Copy every record below exactly.
—————
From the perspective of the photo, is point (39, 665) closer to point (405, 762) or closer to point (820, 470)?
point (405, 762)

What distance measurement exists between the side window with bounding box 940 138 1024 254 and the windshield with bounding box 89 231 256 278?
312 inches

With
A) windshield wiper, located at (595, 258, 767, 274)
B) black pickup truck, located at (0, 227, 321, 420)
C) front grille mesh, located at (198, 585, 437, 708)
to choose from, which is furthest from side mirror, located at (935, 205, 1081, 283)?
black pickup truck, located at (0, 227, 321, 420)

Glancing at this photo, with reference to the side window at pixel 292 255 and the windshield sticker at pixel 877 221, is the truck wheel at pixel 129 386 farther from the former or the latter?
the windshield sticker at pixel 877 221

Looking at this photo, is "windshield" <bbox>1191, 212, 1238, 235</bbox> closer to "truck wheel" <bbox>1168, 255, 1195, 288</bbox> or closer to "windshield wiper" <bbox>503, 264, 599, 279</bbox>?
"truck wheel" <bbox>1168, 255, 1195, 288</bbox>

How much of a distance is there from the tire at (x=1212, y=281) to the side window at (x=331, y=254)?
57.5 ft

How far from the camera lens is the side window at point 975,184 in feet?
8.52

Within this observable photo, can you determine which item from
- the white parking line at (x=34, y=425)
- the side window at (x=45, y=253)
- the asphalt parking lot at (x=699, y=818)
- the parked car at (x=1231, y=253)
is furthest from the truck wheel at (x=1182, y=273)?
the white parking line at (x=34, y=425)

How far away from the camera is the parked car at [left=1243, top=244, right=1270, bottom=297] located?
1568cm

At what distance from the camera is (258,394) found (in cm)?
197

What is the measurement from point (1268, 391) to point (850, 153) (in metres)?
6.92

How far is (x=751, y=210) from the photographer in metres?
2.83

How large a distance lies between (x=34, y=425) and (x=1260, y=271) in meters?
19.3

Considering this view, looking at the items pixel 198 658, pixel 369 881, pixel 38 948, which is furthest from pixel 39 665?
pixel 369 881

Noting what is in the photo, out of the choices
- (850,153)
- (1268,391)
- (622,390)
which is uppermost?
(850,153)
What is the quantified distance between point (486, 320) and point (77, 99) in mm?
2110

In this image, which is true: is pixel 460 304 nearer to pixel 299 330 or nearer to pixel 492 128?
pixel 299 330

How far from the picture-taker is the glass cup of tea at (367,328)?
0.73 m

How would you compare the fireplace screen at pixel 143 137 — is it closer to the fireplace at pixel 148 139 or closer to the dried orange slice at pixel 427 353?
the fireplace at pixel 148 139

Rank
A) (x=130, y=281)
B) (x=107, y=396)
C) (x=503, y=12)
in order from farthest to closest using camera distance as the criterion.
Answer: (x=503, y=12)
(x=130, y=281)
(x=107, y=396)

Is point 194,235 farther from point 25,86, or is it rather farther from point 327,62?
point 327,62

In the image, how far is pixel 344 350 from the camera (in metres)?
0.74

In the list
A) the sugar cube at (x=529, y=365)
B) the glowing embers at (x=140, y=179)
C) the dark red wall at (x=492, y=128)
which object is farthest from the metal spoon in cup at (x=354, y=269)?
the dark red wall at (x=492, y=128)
—————
### ANSWER TO THIS EXERCISE:
From the perspective of the photo, is point (39, 665) closer to point (405, 762) or closer to point (820, 470)?
point (405, 762)

What distance measurement exists between the side window with bounding box 940 138 1024 254 and the windshield with bounding box 89 231 256 278?
312 inches

With
A) windshield wiper, located at (595, 258, 767, 274)
B) black pickup truck, located at (0, 227, 321, 420)
C) front grille mesh, located at (198, 585, 437, 708)
to choose from, which is furthest from side mirror, located at (935, 205, 1081, 283)?
black pickup truck, located at (0, 227, 321, 420)

Glancing at this photo, with reference to the side window at pixel 292 255 and the windshield sticker at pixel 877 221, is the truck wheel at pixel 129 386 farther from the former or the latter?
the windshield sticker at pixel 877 221

Looking at this photo, is "windshield" <bbox>1191, 212, 1238, 235</bbox> closer to "truck wheel" <bbox>1168, 255, 1195, 288</bbox> or closer to "windshield wiper" <bbox>503, 264, 599, 279</bbox>?
"truck wheel" <bbox>1168, 255, 1195, 288</bbox>

How much of a distance is there from the tire at (x=1212, y=281) to the side window at (x=331, y=254)?
57.5 ft

How far from the camera lens is the side window at point 975,184 in feet?
8.52

Within this observable photo, can you determine which item from
- the white parking line at (x=34, y=425)
- the side window at (x=45, y=253)
- the asphalt parking lot at (x=699, y=818)
- the parked car at (x=1231, y=253)
is furthest from the truck wheel at (x=1182, y=273)?
the white parking line at (x=34, y=425)

How far away from the camera is the parked car at [left=1243, top=244, right=1270, bottom=297] located?
1568cm

At what distance from the camera is (258,394) found (in cm)?
197

What is the measurement from point (1268, 391) to point (850, 153) (in metres)?
6.92

How far is (x=751, y=210) from the photographer in metres?
2.83

How large a distance lies between (x=34, y=425) and (x=1260, y=271) in meters?
19.3

Considering this view, looking at the items pixel 198 658, pixel 369 881, pixel 38 948, which is furthest from pixel 39 665?
pixel 369 881

Noting what is in the photo, out of the choices
- (850,153)
- (1268,391)
- (622,390)
which is uppermost?
(850,153)
What is the quantified distance between point (486, 320) and point (77, 99) in mm?
2110

In this image, which is true: is pixel 460 304 nearer to pixel 299 330 or nearer to pixel 492 128?
pixel 299 330

How far from the picture-taker is the glass cup of tea at (367,328)?
0.73 m

How would you compare the fireplace screen at pixel 143 137 — is it closer to the fireplace at pixel 148 139 or closer to the dried orange slice at pixel 427 353?
the fireplace at pixel 148 139

Rank
A) (x=130, y=281)
B) (x=107, y=396)
C) (x=503, y=12)
in order from farthest to closest using camera distance as the criterion.
Answer: (x=503, y=12)
(x=130, y=281)
(x=107, y=396)

Is point 194,235 farther from point 25,86, or is it rather farther from point 327,62?
point 327,62

In the image, how far is pixel 344 350 from the camera (in metres)?
0.74

In the list
A) the sugar cube at (x=529, y=365)
B) the glowing embers at (x=140, y=179)
C) the dark red wall at (x=492, y=128)
which object is farthest from the metal spoon in cup at (x=354, y=269)?
the dark red wall at (x=492, y=128)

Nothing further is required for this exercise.